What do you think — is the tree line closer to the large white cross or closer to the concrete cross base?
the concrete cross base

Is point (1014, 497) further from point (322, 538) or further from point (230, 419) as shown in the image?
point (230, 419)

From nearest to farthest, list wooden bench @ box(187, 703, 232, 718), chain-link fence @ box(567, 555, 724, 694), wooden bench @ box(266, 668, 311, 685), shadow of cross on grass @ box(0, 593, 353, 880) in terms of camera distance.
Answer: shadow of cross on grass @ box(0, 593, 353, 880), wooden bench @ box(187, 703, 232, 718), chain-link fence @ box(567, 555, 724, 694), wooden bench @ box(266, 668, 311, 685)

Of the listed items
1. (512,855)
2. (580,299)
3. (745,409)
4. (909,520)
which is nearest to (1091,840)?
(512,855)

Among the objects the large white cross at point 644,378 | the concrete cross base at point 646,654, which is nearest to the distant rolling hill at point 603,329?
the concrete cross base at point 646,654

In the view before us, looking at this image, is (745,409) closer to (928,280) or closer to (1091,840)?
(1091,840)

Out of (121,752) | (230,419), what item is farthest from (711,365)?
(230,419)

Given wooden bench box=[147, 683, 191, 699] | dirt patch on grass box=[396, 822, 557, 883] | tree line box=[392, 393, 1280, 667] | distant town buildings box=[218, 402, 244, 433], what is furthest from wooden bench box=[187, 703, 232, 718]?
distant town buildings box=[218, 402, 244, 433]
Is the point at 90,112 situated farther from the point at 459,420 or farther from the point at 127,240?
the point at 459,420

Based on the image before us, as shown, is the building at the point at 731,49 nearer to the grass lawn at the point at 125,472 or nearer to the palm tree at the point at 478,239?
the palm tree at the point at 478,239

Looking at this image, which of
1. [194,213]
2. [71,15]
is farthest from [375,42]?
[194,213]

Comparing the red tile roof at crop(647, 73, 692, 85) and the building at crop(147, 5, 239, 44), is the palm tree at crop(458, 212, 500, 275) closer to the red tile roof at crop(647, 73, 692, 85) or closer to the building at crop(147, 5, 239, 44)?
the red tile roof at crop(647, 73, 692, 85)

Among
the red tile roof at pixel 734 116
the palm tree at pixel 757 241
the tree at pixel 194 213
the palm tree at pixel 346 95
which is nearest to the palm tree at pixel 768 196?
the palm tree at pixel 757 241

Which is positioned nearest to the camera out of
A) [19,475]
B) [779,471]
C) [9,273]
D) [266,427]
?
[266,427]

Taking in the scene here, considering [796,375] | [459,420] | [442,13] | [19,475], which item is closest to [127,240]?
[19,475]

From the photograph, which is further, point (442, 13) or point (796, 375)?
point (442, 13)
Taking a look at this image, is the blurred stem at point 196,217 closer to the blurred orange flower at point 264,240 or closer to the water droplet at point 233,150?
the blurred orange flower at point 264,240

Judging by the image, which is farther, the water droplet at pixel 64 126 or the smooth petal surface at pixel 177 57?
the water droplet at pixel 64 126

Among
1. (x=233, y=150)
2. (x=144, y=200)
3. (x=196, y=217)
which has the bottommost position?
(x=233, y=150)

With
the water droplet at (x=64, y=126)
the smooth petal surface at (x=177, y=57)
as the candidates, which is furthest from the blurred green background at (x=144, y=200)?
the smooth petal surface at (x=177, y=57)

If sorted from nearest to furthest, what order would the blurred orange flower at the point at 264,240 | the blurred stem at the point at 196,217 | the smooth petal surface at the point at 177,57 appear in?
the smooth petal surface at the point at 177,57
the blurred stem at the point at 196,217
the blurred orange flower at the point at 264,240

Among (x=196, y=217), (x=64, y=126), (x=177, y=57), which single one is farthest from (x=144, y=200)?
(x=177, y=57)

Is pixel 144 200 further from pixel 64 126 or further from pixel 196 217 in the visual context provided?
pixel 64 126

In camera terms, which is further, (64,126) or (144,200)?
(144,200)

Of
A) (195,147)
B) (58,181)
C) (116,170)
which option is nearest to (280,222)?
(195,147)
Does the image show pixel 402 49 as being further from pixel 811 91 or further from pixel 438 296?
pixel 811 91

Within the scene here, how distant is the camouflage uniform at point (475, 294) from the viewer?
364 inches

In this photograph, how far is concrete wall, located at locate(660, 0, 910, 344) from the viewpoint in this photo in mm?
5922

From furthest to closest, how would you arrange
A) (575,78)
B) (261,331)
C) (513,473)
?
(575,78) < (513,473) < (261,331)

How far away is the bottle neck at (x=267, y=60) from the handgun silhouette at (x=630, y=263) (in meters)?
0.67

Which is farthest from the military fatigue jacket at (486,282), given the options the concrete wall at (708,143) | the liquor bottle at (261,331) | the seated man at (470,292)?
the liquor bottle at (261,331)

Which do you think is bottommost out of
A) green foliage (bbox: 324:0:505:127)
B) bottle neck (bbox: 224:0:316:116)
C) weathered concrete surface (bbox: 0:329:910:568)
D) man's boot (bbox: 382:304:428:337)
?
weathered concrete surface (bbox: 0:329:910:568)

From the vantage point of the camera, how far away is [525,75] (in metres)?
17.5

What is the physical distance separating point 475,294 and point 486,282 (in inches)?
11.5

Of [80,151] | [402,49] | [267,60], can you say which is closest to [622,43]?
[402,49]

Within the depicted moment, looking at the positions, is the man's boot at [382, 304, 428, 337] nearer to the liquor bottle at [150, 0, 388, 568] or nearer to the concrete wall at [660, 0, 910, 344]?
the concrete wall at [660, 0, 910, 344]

■ **EXERCISE DESCRIPTION**
Switch "military fatigue jacket" to "army jacket" in everything from the line containing "Which is farthest" down to the end of the items. Return only those lines, with nothing else changed.

■ **RESULT BELOW**
Which is farthest from the army jacket at (486,282), given the options the concrete wall at (708,143) | the liquor bottle at (261,331) | the seated man at (470,292)?
the liquor bottle at (261,331)

Which do you think is bottommost out of
A) green foliage (bbox: 324:0:505:127)
B) bottle neck (bbox: 224:0:316:116)
C) weathered concrete surface (bbox: 0:329:910:568)
D) man's boot (bbox: 382:304:428:337)
?
weathered concrete surface (bbox: 0:329:910:568)

From the vantage point of the camera, how far away is [525,75] (in metres)?
17.5

What is the physical distance separating point 475,294 and point 486,282 (in inches)?
11.5

Of [80,151] | [402,49] | [267,60], can you say which is closest to [622,43]?
[402,49]

Within the depicted moment, looking at the positions, is the man's boot at [382, 304, 428, 337] nearer to the liquor bottle at [150, 0, 388, 568] or nearer to the concrete wall at [660, 0, 910, 344]?
the concrete wall at [660, 0, 910, 344]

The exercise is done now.